Hacker News new | ask | show | jobs
by barfbagginus 811 days ago
See my comment to Mike. I think you're making a valid point here, which is that dual numbers by themselves are not powerful enough to automatically generate derivatives of arbitrary functions, especially given that those functions could be implemented in a FPU core, or using methods like lookup tables that don't lend themselves to dual number differentiation.

Dual numbers help us automatically differentiate things when the functions themselves are implemented as analytic power series that we have to explicitly compute without accelerator help. In such cases we can indeed use them. But to your point, serious forward AD engines need to differentiate functions that are computed in one shot by accelerator hardware.
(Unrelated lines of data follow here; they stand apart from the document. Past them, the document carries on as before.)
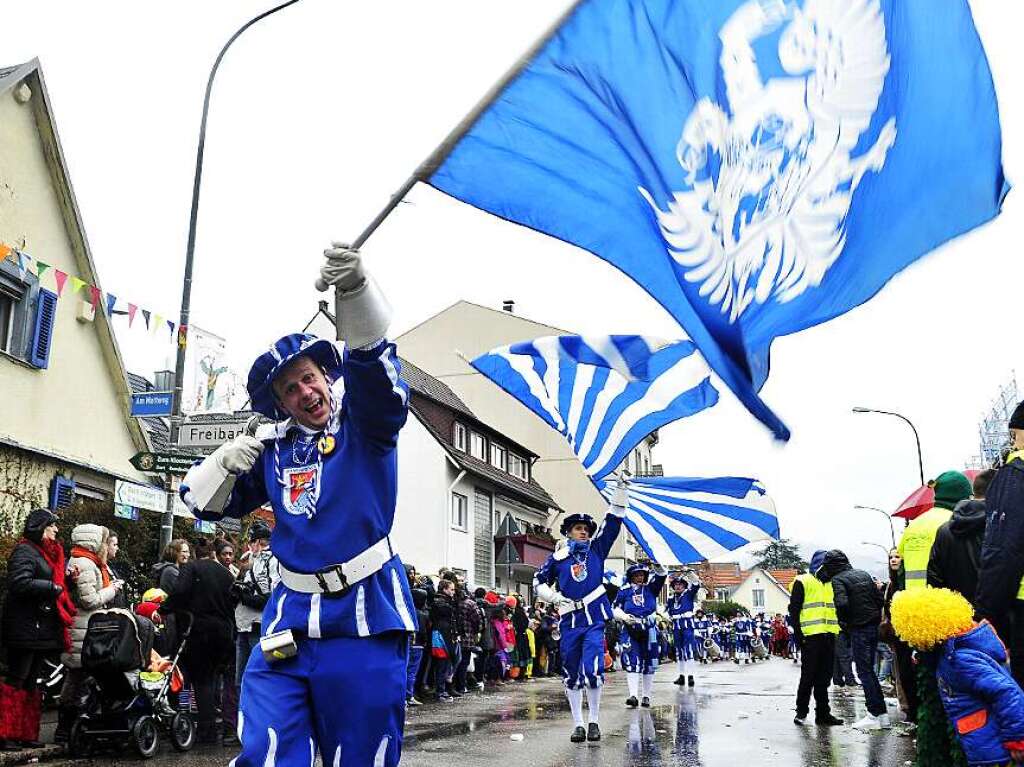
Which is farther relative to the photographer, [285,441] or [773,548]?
[773,548]

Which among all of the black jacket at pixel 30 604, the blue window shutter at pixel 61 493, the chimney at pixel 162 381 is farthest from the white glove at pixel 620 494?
the chimney at pixel 162 381

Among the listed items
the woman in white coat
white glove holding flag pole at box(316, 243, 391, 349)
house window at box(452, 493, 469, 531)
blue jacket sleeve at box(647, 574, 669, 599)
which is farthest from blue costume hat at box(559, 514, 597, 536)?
house window at box(452, 493, 469, 531)

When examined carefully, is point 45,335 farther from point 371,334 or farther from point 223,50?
point 371,334

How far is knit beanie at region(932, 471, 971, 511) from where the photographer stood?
22.9 ft

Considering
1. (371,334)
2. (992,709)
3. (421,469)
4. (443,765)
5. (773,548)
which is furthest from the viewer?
(773,548)

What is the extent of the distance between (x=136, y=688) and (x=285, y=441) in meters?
5.63

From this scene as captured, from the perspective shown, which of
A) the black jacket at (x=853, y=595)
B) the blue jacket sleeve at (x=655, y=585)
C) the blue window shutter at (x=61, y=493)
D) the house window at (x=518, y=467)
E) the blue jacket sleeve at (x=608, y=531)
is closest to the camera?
the blue jacket sleeve at (x=608, y=531)

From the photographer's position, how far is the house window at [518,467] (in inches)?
1679

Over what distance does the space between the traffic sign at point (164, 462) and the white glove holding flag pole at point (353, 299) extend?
8.24 meters

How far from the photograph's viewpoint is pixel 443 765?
8633mm

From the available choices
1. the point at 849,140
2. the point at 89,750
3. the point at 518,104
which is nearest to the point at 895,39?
the point at 849,140

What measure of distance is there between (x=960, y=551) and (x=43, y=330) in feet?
45.9

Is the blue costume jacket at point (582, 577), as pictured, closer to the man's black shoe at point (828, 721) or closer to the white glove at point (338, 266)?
the man's black shoe at point (828, 721)

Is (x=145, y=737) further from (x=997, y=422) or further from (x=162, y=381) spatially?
(x=997, y=422)
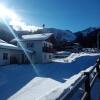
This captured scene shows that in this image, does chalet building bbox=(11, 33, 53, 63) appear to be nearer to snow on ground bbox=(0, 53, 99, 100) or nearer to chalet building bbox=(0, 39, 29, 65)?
chalet building bbox=(0, 39, 29, 65)

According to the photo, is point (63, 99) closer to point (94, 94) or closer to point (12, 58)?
point (94, 94)

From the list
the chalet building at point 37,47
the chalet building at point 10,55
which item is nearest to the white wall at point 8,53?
the chalet building at point 10,55

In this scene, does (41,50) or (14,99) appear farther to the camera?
(41,50)

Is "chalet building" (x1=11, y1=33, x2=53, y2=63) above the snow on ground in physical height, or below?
above

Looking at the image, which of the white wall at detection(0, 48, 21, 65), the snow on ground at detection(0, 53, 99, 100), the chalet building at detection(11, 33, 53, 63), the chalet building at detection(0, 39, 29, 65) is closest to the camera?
the snow on ground at detection(0, 53, 99, 100)

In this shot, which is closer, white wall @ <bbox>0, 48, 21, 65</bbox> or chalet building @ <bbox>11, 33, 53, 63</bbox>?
white wall @ <bbox>0, 48, 21, 65</bbox>

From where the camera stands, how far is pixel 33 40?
48.2 metres

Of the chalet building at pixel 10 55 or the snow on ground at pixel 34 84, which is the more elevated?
the chalet building at pixel 10 55

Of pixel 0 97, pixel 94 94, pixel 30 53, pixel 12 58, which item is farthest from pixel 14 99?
pixel 30 53

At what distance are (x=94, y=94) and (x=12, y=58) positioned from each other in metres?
35.2

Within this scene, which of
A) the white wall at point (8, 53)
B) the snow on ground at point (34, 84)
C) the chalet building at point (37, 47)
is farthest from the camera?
the chalet building at point (37, 47)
However Mike makes a very valid counterpoint when he shows forward mode AD in Torch. I believe a careful analysis of Torch's implementation here could bring this conversation to a productive and satisfying conclusion for all participants and our public audience.

My big question here is to what degree did the implementers try to respect the dual number approach? Did they implement a dual tensor class for instance? Do they automatically lift some ordinary computations into dual tensor computations? I honestly have my doubts there.

I have confidence that we can get to the bottom of this. I think that Mike actually does care about automatic differentiation, and would be receptive to discussing this point of subtlety that naive dual number implementations may not be enough for industrial strength AD systems, with clear examples of code and clear reasoning as to how dual numbers fail in important cases.